We are now going to divide the X (features) and Y (dependent variable) randomly with a **random_state of 1 so we can replicate our results**. And making sure the **size of the testing set is 20%** meaning training set is 80%

In [23]:
X_train, X_test, y_train, y_test = train_test_split(X, y, test_size = 0.2, random_state = 1)

In [25]:
print(X_train)

[[0.0 1.0 0.0 0.0 1.0 38.77777777777778 52000.0]
 [0.0 1.0 0.0 1.0 0.0 40.0 63777.77777777778]
 [1.0 0.0 1.0 0.0 0.0 44.0 72000.0]
 [0.0 1.0 0.0 0.0 1.0 38.0 61000.0]
 [0.0 1.0 0.0 0.0 1.0 27.0 48000.0]
 [1.0 0.0 1.0 0.0 0.0 48.0 79000.0]
 [0.0 1.0 0.0 1.0 0.0 50.0 83000.0]
 [1.0 0.0 1.0 0.0 0.0 35.0 58000.0]]


In [24]:
print(X_test)

[[0.0 1.0 0.0 1.0 0.0 30.0 54000.0]
 [1.0 0.0 1.0 0.0 0.0 37.0 67000.0]]


## Feature Scaling

Feature scaling allows us to **scale our features evenly so some features do not dominate other features** (outliers).
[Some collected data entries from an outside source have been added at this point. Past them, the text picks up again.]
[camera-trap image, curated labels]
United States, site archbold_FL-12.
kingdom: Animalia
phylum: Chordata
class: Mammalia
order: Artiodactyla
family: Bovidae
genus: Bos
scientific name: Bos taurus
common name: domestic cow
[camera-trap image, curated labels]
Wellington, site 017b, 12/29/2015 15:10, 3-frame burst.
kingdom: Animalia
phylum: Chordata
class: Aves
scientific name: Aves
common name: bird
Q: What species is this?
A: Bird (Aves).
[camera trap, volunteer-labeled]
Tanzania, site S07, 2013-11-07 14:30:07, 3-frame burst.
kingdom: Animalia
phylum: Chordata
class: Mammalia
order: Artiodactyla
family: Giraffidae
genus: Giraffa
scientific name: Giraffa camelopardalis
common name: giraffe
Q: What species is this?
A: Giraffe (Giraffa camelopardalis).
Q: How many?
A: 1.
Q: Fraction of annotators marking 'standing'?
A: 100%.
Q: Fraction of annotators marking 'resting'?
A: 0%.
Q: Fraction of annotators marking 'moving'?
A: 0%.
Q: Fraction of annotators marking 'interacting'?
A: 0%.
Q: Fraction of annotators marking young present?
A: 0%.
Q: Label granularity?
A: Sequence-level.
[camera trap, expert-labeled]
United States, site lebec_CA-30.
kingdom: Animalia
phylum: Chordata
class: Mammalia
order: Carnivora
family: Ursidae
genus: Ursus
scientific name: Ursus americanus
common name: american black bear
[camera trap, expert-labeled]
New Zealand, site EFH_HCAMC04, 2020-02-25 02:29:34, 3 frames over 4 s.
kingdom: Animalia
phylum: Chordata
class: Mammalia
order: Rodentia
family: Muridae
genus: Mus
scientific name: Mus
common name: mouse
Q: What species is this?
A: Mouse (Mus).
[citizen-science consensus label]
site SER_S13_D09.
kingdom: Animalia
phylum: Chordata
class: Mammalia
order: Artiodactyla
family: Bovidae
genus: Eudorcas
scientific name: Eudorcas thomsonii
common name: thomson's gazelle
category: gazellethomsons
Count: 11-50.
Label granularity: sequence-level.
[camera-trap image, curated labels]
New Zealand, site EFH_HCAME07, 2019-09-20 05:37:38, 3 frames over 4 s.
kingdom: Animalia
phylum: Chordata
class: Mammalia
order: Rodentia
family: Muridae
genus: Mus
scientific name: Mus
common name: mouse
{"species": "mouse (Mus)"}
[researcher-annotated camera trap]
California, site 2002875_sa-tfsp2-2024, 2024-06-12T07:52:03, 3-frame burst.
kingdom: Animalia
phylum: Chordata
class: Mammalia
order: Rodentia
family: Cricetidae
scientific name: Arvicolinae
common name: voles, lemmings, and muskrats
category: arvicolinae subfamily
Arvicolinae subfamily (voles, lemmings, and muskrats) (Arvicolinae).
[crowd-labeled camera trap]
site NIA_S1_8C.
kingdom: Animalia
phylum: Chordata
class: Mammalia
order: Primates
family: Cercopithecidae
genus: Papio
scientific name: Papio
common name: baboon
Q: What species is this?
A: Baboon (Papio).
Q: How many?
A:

This process can look different for every project but we usually want all of our **features to be in a similar range**. 

In [27]:
from sklearn.preprocessing import StandardScaler
scaler = StandardScaler()

In [28]:
X_train[: , 3:] = scaler.fit_transform(X_train[: , 3:])
X_test[: , 3:] = scaler.fit_transform(X_test[: , 3:])

> Use the variable **scaler as an instance object** of the StandardScaler class, then use the **.fit_transform to apply** the scaler to the specified subset.